**READING TEXT:**
VMware Cloud Community
JShroll
Contributor
Contributor

Rescan for Datastores causes host management failure

All -


I had a very unusual experience just recently.

I was in the final stages of implementing a new EMC VNX Series Fibre Channel SAN into a 5-host vSphere Cluster.   All the production Virtual Machines had been moved over to the new Storage LUNs I had created, and I began the process of reconfiguring new RAID vDisks on the older HP P2000 iSCSI SAN. 


Just shortly after deleting the older Datastores from vCenter, I carved out a new vDisk via the HP SAN Management page and then performed a Rescan for Datastores... in vCenter.  

Unusually - the HBA Rescan was then taking an abnormal amount of time - the Recent Tasks pane showed the process as 'In Process' for all 5 hosts for at least 45 minutes.   Then, the hosts each showed a warning:

Virtual machine creation may fail because agent is unable to retrieve VM creation options from the host

I looked up this error and then went to restart the mgmt-vmware service on each of the hosts via the console - but just after logging into the console, nothing would happen.   Each host would just freeze upon login.  I couldn't SSH into the host(s) either, because it was disabled and I couldn't re-enable it.   Any vCenter task would just hang.

Going into vSphere hosts directly was possible, but the hosts were just as unresponsive to other tasks like shutting down VMs. 

In the end - production virtual machines were still running, but we had to shut down the VMs controlled by each host one-by-one and then cold restart each host.   Three hours later, the hosts seem normal again but I don't have a clue what happened. 


When going to Add Storage... from a host I can now see the vDisk that I was originally scanning for - but now I'm hesitant to do it because I don't want this rescan hang to happen again once the New Storage is added.  

Any speculation?

0 Kudos
7 Replies
a_p_
Leadership
Leadership

Which vCenter Server/ESX(i) version do you use? Did you unmount the iSCSI LUNs before you unpresented/deleted them on the storage system?

André

PS: Discussion moved from VMware vSphere Hypervisor to VMware vSphere™ Storage

JShroll
Contributor
Contributor

They are using vCenter 5.0.0 with ESXi 5.0.0 721882 hosts.

Yes, after removing the last of the Virtual Machines from the Datastore on the old HP SAN, I either performed an Unmount from VCenter or a Delete.  Now I can't remember.  Would it matter?  Either way, it was gone from the active Datastore list.

0 Kudos
JShroll
Contributor
Contributor

Upon further examination of this KB Article ....

**DATA EXCERPTS:**
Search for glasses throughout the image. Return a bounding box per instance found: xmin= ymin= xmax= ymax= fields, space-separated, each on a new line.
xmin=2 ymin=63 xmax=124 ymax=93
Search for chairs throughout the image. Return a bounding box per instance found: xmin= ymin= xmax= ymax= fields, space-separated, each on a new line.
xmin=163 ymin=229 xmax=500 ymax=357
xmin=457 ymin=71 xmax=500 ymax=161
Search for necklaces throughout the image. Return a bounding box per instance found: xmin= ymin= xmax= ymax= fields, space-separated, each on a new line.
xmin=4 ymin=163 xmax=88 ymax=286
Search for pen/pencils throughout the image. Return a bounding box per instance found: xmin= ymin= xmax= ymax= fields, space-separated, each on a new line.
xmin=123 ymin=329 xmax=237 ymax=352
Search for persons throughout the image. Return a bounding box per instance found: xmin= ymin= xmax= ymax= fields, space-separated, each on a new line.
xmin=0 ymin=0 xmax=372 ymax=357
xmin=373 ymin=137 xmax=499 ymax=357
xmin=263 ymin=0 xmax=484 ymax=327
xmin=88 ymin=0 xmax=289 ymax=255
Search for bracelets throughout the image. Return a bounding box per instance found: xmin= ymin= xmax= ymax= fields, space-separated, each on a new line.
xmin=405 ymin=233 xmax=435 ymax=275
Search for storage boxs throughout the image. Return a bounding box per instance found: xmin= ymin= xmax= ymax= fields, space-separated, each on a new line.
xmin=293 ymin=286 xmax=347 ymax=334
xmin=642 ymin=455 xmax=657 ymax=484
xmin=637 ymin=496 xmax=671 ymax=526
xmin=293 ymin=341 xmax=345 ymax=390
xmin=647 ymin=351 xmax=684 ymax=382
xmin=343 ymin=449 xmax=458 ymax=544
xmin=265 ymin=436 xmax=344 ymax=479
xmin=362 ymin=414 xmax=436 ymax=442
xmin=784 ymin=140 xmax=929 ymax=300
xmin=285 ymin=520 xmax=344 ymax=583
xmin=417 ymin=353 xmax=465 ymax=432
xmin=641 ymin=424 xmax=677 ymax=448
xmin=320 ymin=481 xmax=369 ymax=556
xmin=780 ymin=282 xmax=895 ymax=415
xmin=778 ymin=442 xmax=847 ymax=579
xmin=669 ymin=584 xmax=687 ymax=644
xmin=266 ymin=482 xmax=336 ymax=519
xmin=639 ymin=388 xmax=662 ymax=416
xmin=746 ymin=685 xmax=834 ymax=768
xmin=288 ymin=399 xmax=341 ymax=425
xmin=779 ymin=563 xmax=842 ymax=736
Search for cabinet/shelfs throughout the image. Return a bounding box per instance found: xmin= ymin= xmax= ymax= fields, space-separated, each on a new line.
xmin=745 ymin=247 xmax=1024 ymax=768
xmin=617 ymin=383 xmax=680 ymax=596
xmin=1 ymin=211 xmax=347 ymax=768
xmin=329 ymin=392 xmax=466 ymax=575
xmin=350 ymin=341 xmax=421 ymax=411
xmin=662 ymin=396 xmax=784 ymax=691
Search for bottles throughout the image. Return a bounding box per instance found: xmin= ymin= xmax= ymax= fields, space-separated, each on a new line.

**PROBLEM TO WORK ON:**
Quote the forum thread about the datastore rescan hang, beginning at the words "I had a very" and stopping after the words "P2000 iSCSI SAN.".

**CORRECT ANSWER:**
I had a very unusual experience just recently.

I was in the final stages of implementing a new EMC VNX Series Fibre Channel SAN into a 5-host vSphere Cluster.   All the production Virtual Machines had been moved over to the new Storage LUNs I had created, and I began the process of reconfiguring new RAID vDisks on the older HP P2000 iSCSI SAN.